A major strength of indices of sleep fragmentation as a supplemental TBI biomarker lies in their accessibility and potential for continuous, real-world monitoring. Unlike biomarkers that require invasive procedures to obtain samples at isolated time points, sleep metrics can be collected non-invasively and longitudinally through wearable devices or home-based monitoring systems. 32 While electroencephalogram (EEG) provides high-resolution sleep staging, it is costly and difficult to implement outside of research or inpatient clinical settings. In contrast, actigraphy-based wearables offer scalable alternatives that align more closely with outpatient and real-world monitoring needs. This enables clinicians to assess neural function dynamically, detect evolving symptoms, and adjust interventions in real time. Thus, sleep fragmentation offers not only a diagnostic readout of injury but also the infrastructure for future monitoring or prognostic utility. Importantly, because sleep disturbances contribute directly to cognitive and emotional challenges following TBI, tracking these patterns provides a layer of clinically meaningful insight that complements physiological assessments and enhances the personalization of care. 33
Empirical Support: Experimental Approach
To provide empirical support for the use of sleep fragmentation as a functional biomarker of TBI, we employed a well-characterized preclinical mouse model. Adult male and female C57BL/6J mice (n = 97) were randomly assigned to receive either a midline fluid percussion injury (TBI group) or sham surgery. All procedures were approved by the Institutional Animal Care and Use Committee at the University of Colorado Boulder and conducted in accordance with NIH guidelines.
Mice were housed individually under a 12-h light:dark cycle in a temperature-controlled environment and provided with food and water ad libitum. Physiological parameters were collected to determine sleep–wake behavior using a non-invasive piezoelectric monitoring system throughout a 48-h period following brain injury.13,34–36 Mice were acclimated to the cages for at least 5 days prior to data collection.
The midline fluid percussion injury was delivered under isoflurane anesthesia via a 3-mm craniectomy centered on the sagittal suture.13,37,38 Sham animals underwent the same surgical preparation without the injury impact. All injuries were administered during the light period (zeitgeber time 4–6), with non-invasive recordings starting immediately afterward.
Sleep fragmentation, as evidenced by the number of sleep–wake transitions, and total sleep time were determined in 1-h segments. A transition was defined as any shift between sleep and wake states, determined from the piezoelectric signal decision statistics analyzed at 2-s intervals. 17 Hourly values were used to generate summary features for each mouse: the mean, standard deviation (SD), and range of sleep–wake transitions and sleep duration (minutes slept).

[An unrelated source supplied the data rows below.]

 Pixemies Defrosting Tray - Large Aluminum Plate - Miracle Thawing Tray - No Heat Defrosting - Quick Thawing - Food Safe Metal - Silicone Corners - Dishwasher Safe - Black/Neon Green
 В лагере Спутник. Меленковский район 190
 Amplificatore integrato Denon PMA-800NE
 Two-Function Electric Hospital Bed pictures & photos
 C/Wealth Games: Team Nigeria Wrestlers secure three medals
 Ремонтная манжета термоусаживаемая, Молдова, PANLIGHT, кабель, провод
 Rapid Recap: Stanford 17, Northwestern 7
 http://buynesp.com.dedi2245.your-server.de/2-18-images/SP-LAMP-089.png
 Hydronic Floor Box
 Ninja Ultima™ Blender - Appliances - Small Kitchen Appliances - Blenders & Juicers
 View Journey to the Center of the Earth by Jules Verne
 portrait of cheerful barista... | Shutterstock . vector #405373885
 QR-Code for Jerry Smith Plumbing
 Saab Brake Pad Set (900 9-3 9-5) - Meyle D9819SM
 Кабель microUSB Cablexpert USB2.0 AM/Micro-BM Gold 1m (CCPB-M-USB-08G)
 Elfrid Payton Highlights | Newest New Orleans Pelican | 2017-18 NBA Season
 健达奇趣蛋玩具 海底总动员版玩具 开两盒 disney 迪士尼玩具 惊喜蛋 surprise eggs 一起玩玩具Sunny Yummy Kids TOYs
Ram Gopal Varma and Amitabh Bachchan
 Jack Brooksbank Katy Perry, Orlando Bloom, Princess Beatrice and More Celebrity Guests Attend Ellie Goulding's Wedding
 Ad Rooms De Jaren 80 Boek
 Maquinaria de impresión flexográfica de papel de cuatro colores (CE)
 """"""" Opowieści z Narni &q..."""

For downstream analyses, these six summary features were used to characterize sleep behavior across the 48-h post-injury window. To assess whether time of day influences diagnostic sensitivity, we further disaggregated sleep metrics into the light and dark periods, corresponding to the mouse’s rest and active phases, respectively. This allowed us to evaluate whether injury-related changes in sleep fragmentation were more detectable during the biologically preferred sleep phase.

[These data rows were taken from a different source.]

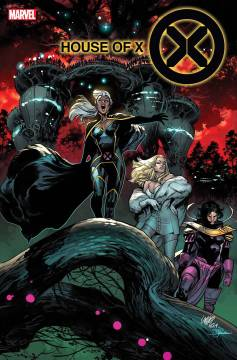 HOUSE OF X - #6 fn+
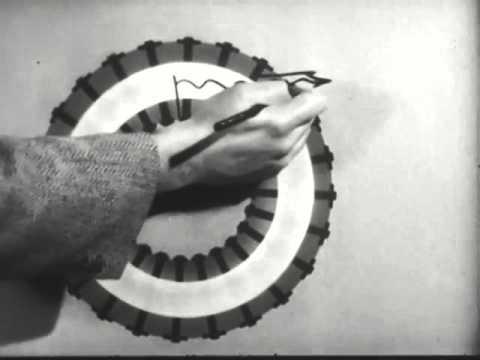 Electromagnetic Waves (1960) Educational.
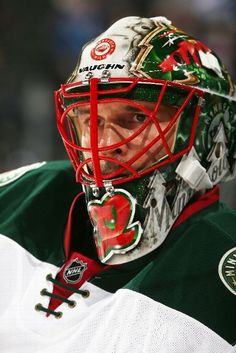 DENVER, CO - FEBRUARY 28: Goaltender Niklas Backstrom #32 of the Minnesota Wild warms up prior to the game against the Colorado Avalanche at the Pepsi Center on February 28, 2015 in Denver, Colorado. (Photo by Michael Martin/NHLI via Getty Images)
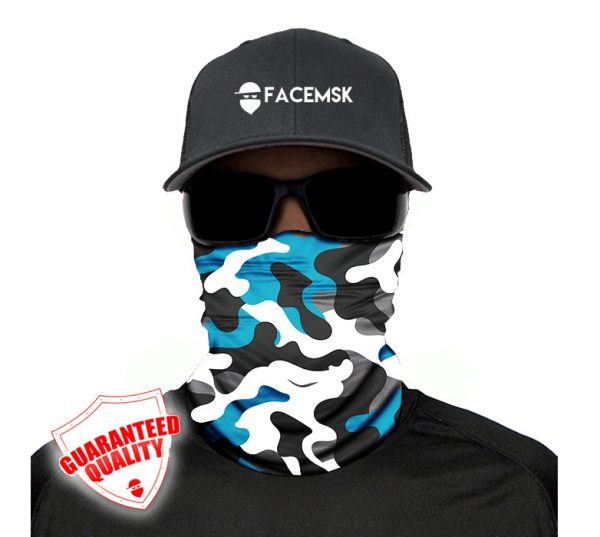 Aero Military Camo - FaceMSK Mask - Face Shield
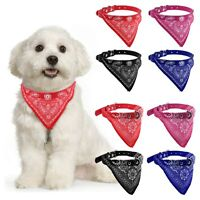 NEW Puppy Pet Dog Adjustable Neck Scarf Bandana with Leather Collar Neckerchief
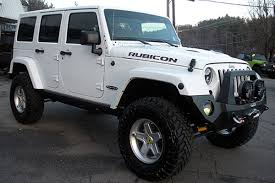 jeep rubicon 2014 white. Perfect White Inside Jeep Rubicon 2014 White N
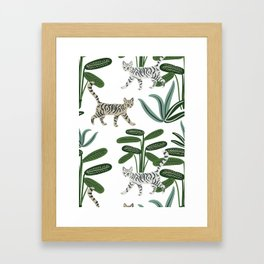 Cats and tropical plants in the jungle Framed Art Print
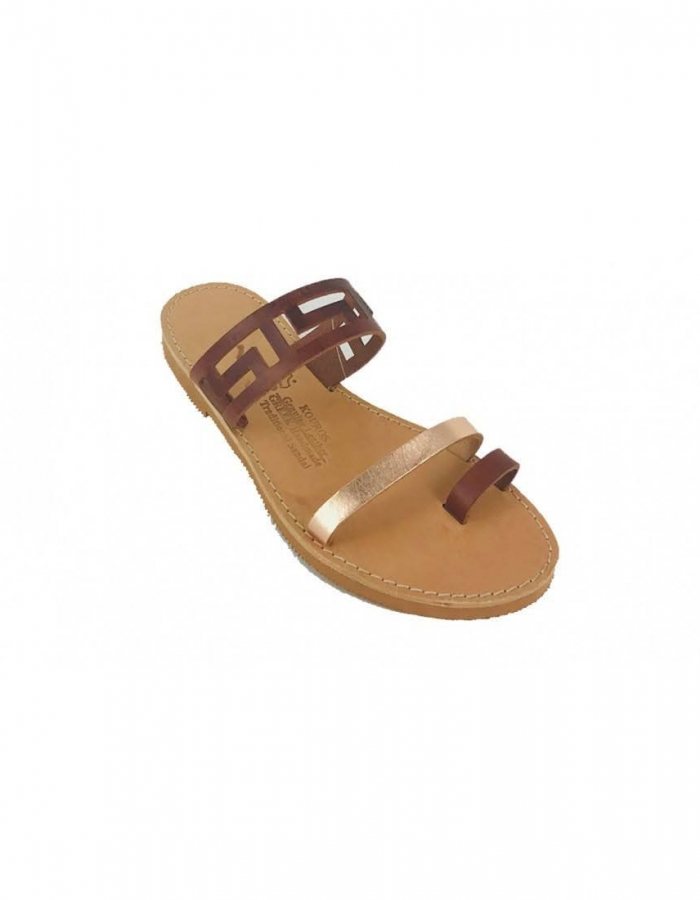 Meander Ancient Greek Style Leather Sandals Roman Handmade Womens Shoes Toe Ring Brown Spartan Summer Strappy Slip-on Slide Flat Flip Flops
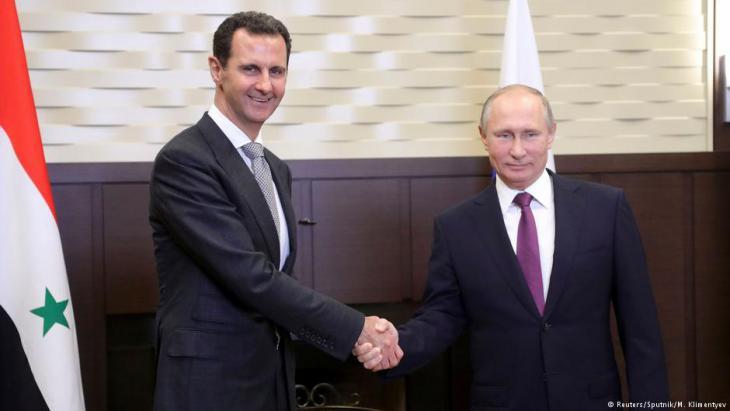 Presidents Assad and Putin meet in Sochi in November 2017 (photo: Reuters/Sputnik/M. Klimentyev)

All data preprocessing, dimensionality reduction, and classification analyses were conducted in R, using standardized and reproducible workflows. Detailed methods and statistical procedures are provided in the Supplementary Data.
Functional Sleep Metrics Differentiate TBI from Sham Animals Across Diurnal Periods
Analysis of post-injury sleep behavior revealed clear group-level differences between TBI and sham animals based on the number of sleep–wake transitions and total sleep duration. A random forest classifier trained on six summary sleep features (mean, SD, and range of both transitions and minutes slept per hour) demonstrated strong performance using the combined 48-h dataset. The classifier achieved an overall accuracy of 78.9% (95% confidence interval [CI]: 54.4–93.9%), with a balanced accuracy of 78.9%, sensitivity of 80.0%, and specificity of 77.8%. Cohen’s κ was 0.58, indicating moderate to substantial agreement between predicted and actual classifications. The classifier significantly outperformed the no-information rate (p = 0.017), highlighting its reliability in distinguishing injury condition (Fig. 1A).

Sleep-based features accurately classify TBI versus sham using random forest models across light and dark periods. Post-injury sleep behavior differentiates TBI from sham animals with high accuracy using a random forest classifier trained on 48-h summary metrics of sleep fragmentation and sleep duration.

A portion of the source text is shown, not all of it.